## Begin Article

Like there’s something wrong with people, like it’s almost like we need to fix them that type of belief. Yeah.

Neils Pflaeging:  30:14

Yes. Just like leadership itself, which often assumes that people are the problem, when we talk about change, usually we assume consciously or unconsciously that people are the problem, which they are usually not, sometimes Yes, because there are assholes in every organization, let’s face that. Assholes exists, I’m not counter arguing against that. And there are people who are sick as well, and so on. So there are many things that exist in organizations. But by and large, people are not the problem, the system is we have created the problem. So, this is how we came up with 10 years ago or so, we figured out that there is a whole, very, very small, there was a small amount of researchers and people who were saying, change, management doesn’t work. For this and that region, resistance to change doesn’t work and change cannot be planned. And we looked very deep into this and figured that normal change is more like a mental coffee. You change when you pour some milk into coffee, it never goes back. It’s forever changed. And it mixes, you don’t know how that will happen. It’s of course, this is just a metaphor, right? So…

Miljan Bajic:  31:27

Yeah, no, it’s simplified but yeah, but it’s kind of, it’s not, in a sense, it’s forced by the system that you create, which will be the I guess the constraints, they will create the cup, and then you know, it’s doing it by itself, even if you don’t steer it, you know, it’s going to mix. So, yeah.

Neils Pflaeging:  31:48

Exactly, which is an interesting, right. Even without stirring within the boundaries, that there are two liquids and they will mix, and you don’t know precisely how they going to mix,  that is chaotic actually, to be precise, scientifically is said it’s…

Miljan Bajic:  32:01

From a complexity.

## End Article
## Begin Provided data

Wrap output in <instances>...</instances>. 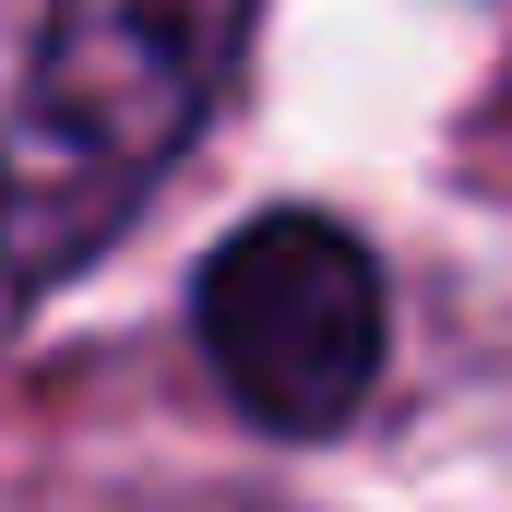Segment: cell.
<instances>
[{"instance_id": "obj_1", "label": "cell", "mask_w": 512, "mask_h": 512, "mask_svg": "<svg viewBox=\"0 0 512 512\" xmlns=\"http://www.w3.org/2000/svg\"><path fill=\"white\" fill-rule=\"evenodd\" d=\"M239 12H48L0 120V334L143 215L167 155L203 131Z\"/></svg>"}, {"instance_id": "obj_2", "label": "cell", "mask_w": 512, "mask_h": 512, "mask_svg": "<svg viewBox=\"0 0 512 512\" xmlns=\"http://www.w3.org/2000/svg\"><path fill=\"white\" fill-rule=\"evenodd\" d=\"M203 358L262 429L322 441L382 382V274L334 215H262L203 262Z\"/></svg>"}]
</instances>
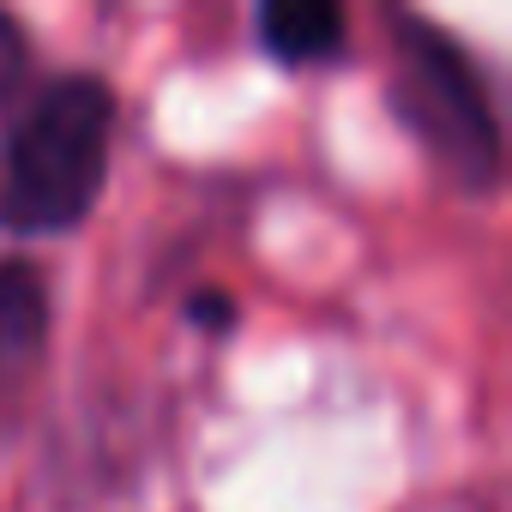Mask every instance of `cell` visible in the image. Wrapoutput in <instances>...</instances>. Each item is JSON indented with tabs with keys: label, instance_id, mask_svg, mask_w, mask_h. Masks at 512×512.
<instances>
[{
	"label": "cell",
	"instance_id": "obj_1",
	"mask_svg": "<svg viewBox=\"0 0 512 512\" xmlns=\"http://www.w3.org/2000/svg\"><path fill=\"white\" fill-rule=\"evenodd\" d=\"M115 139V91L97 73L49 79L0 151V229L55 235L91 217Z\"/></svg>",
	"mask_w": 512,
	"mask_h": 512
},
{
	"label": "cell",
	"instance_id": "obj_2",
	"mask_svg": "<svg viewBox=\"0 0 512 512\" xmlns=\"http://www.w3.org/2000/svg\"><path fill=\"white\" fill-rule=\"evenodd\" d=\"M398 109L452 169V181L470 193L500 181V121L488 85L476 61L428 19H398Z\"/></svg>",
	"mask_w": 512,
	"mask_h": 512
},
{
	"label": "cell",
	"instance_id": "obj_3",
	"mask_svg": "<svg viewBox=\"0 0 512 512\" xmlns=\"http://www.w3.org/2000/svg\"><path fill=\"white\" fill-rule=\"evenodd\" d=\"M49 338V290L31 260H0V398H7Z\"/></svg>",
	"mask_w": 512,
	"mask_h": 512
},
{
	"label": "cell",
	"instance_id": "obj_4",
	"mask_svg": "<svg viewBox=\"0 0 512 512\" xmlns=\"http://www.w3.org/2000/svg\"><path fill=\"white\" fill-rule=\"evenodd\" d=\"M344 31H350V19H344V7H332V0H272V7H260V49L278 67L338 61Z\"/></svg>",
	"mask_w": 512,
	"mask_h": 512
},
{
	"label": "cell",
	"instance_id": "obj_5",
	"mask_svg": "<svg viewBox=\"0 0 512 512\" xmlns=\"http://www.w3.org/2000/svg\"><path fill=\"white\" fill-rule=\"evenodd\" d=\"M25 61H31V49H25V31L0 13V97H13L19 91V79H25Z\"/></svg>",
	"mask_w": 512,
	"mask_h": 512
},
{
	"label": "cell",
	"instance_id": "obj_6",
	"mask_svg": "<svg viewBox=\"0 0 512 512\" xmlns=\"http://www.w3.org/2000/svg\"><path fill=\"white\" fill-rule=\"evenodd\" d=\"M193 320H205V326H229L235 308H229V296H199V302H193Z\"/></svg>",
	"mask_w": 512,
	"mask_h": 512
}]
</instances>
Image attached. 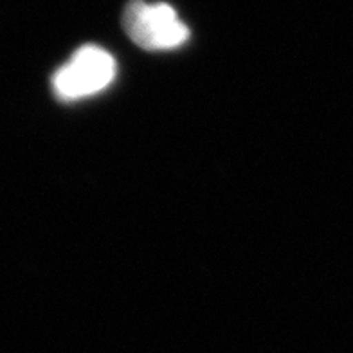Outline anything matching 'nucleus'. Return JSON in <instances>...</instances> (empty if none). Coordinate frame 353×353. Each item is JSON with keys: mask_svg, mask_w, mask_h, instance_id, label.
Listing matches in <instances>:
<instances>
[{"mask_svg": "<svg viewBox=\"0 0 353 353\" xmlns=\"http://www.w3.org/2000/svg\"><path fill=\"white\" fill-rule=\"evenodd\" d=\"M123 28L132 42L144 51H170L190 38L188 26L166 2L130 0L123 11Z\"/></svg>", "mask_w": 353, "mask_h": 353, "instance_id": "nucleus-1", "label": "nucleus"}, {"mask_svg": "<svg viewBox=\"0 0 353 353\" xmlns=\"http://www.w3.org/2000/svg\"><path fill=\"white\" fill-rule=\"evenodd\" d=\"M116 78V60L98 46L79 47L65 65L56 70L52 88L58 98L79 99L99 92Z\"/></svg>", "mask_w": 353, "mask_h": 353, "instance_id": "nucleus-2", "label": "nucleus"}]
</instances>
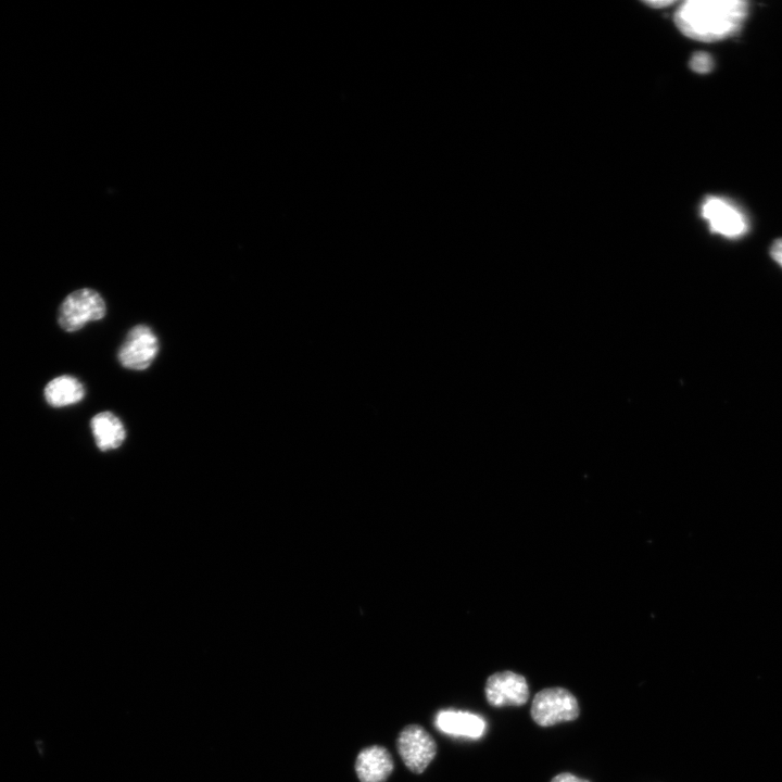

## End Provided data

▶ Problems to work on
a) Answer these about the conversation on organizational change:
(i) What does Pflaeging say is, by and large, the problem instead of people?
(ii) Roughly how many years ago does he say they figured out that change cannot be planned?
(iii) In Bajic's reading of the metaphor, what do the constraints create?
b) What timestamps appear in the conversation on organizational change? List them all.
c) Can you carry the conversation on organizational change forward from the point where it stops?

▶ Answers in order
a)
(i) The system.
(ii) About 10 years ago.
(iii) The cup.

b) 30:14, 31:27, 31:48, 32:01

c)
Neils Pflaeging:  32:05

And it can never be repeated just the same way because it’s okay. But you know the end result will be mixed coffee with milk mixed in a cup, you know. So you know, the end result, as so often in chaotic systems, you know, the end result, but the path. And changing organizations is very much like that, we can trigger the change, we can, as we say, flip the system and then observe the consequences and flip again. We can imitate or flip systems, we can, for example, if you take a horrible bank, like Bank of America or so, take out the bonus system, the whole organization will change, you don’t know exactly how, but it will change. If you take out the travel policy and substitute it by a principle, let’s as we deal consciously with all our resources, we protect all our resources, including money and people’s time, things will change. So organizational transformation does not require blueprints, projects, programs or consultants, it requires a consciousness that actual transformation will require 700, or maybe 7000 of those interventions are several 7000 times putting a little milk into the coffee, so to speak. Yeah, little flips. These changes flipping on actually, it happens in organizations all the time. Every organization…

Miljan Bajic:  33:34

This is really like understanding the complexity management and I’m still surprised like how many people are not, especially as I said earlier, like there should understand complexity management, don’t fully understand that because those are like fundamentals of complexity management, like this is not, you know, it’s the basics. So you would think somebody that’s responsible for organizational effectiveness, organizational systems, they would know the basics of the system that they actually part of.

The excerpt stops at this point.